What’s a GMO?

You may have seen those new labels popping up on various items in the grocery store that say “Non-GMO.” An independent verification group called the “NON-GMO Project” tests the ingredients of each product and then verifies them as GMO-free for consumers. The push for this new label is consumer based and funded by the corporations themselves. To put it simply, consumers don’t want GMOs in their food. Here’s why.

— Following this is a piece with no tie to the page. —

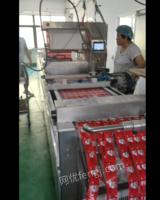 出售九成新520型拉伸膜真空包装机
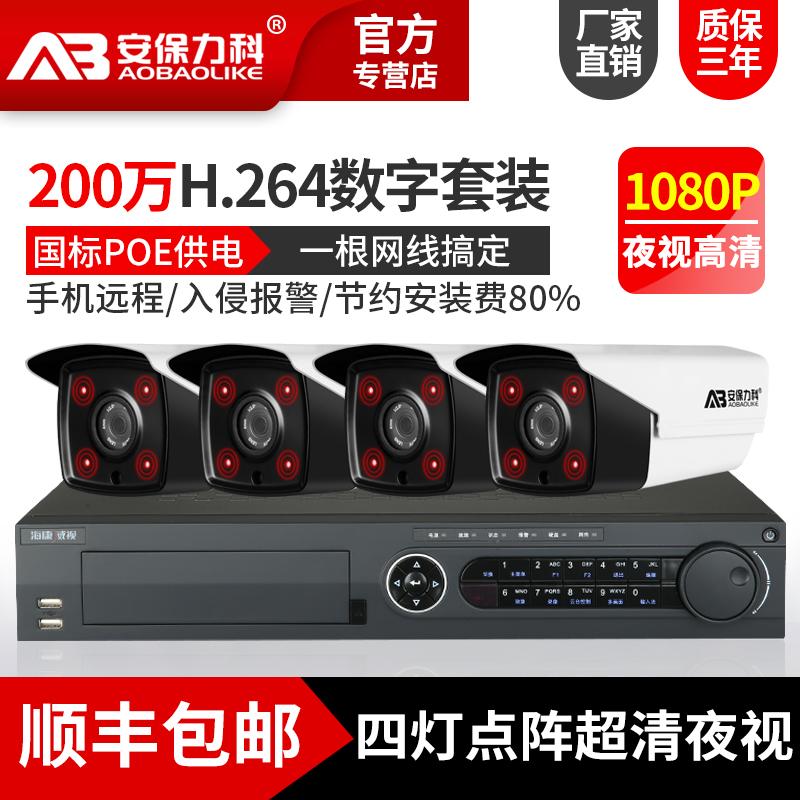 1080P监控器高清套装商用家用室外高清夜视摄像头POE设备4 8 16路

GMO food has been changed in a laboratory using genetic engineering. These changes have been made with very little regulation as to what can and cannot be added to our food or studies on how those changes affect us long-term. According to the NON-GMO Project, “This creates combinations of plant, animal, bacterial and virus genes that do not occur in nature or through traditional crossbreeding methods.” The industrial farming methods that have come with GMO food production have also recently come under fire, specifically with overuse of Roundup on crops. In fact, some of the most genetically modified foods are grown from “Roundup-Ready” seeds. Soy, corn, cotton, canola, and alfalfa are on the list of high-risk plants that are genetically modified.

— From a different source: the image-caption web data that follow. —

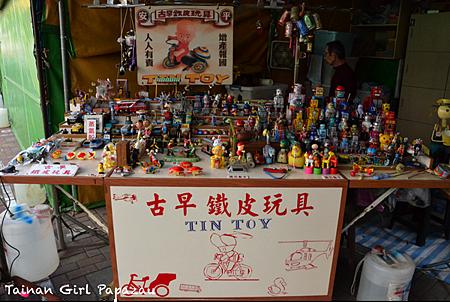 鐵皮玩具.png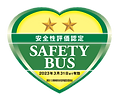 2020安全性評価認定証-星★★.png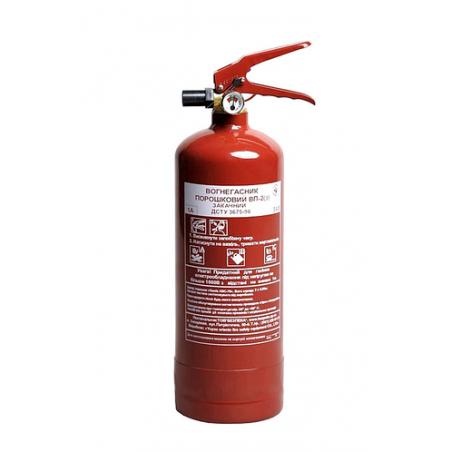 Огнетушитель порошковый Пожтехника BП-2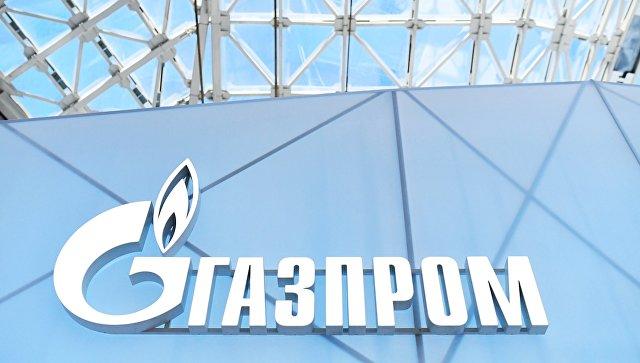 """""""Гаспром"""": Заплена имовине компаније у Великој Британији у супротности са одлуком шведског суда"""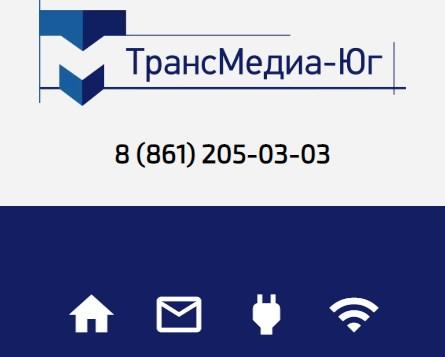 трансмедиа юг краснодар личный кабинет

As consumers have become more educated about the questions surrounding genetically modified food, the food industry has had to keep up with consumer demand for unadulterated, natural food. At the very least, this gives consumers the right to know which of their foods have not been genetically altered. There have been attempts by citizens in California and Vermont to have GMO food labeled, but at this point, and after extreme opposition by food companies and Biotech and pesticide corporations like Monsanto, these laws have not passed.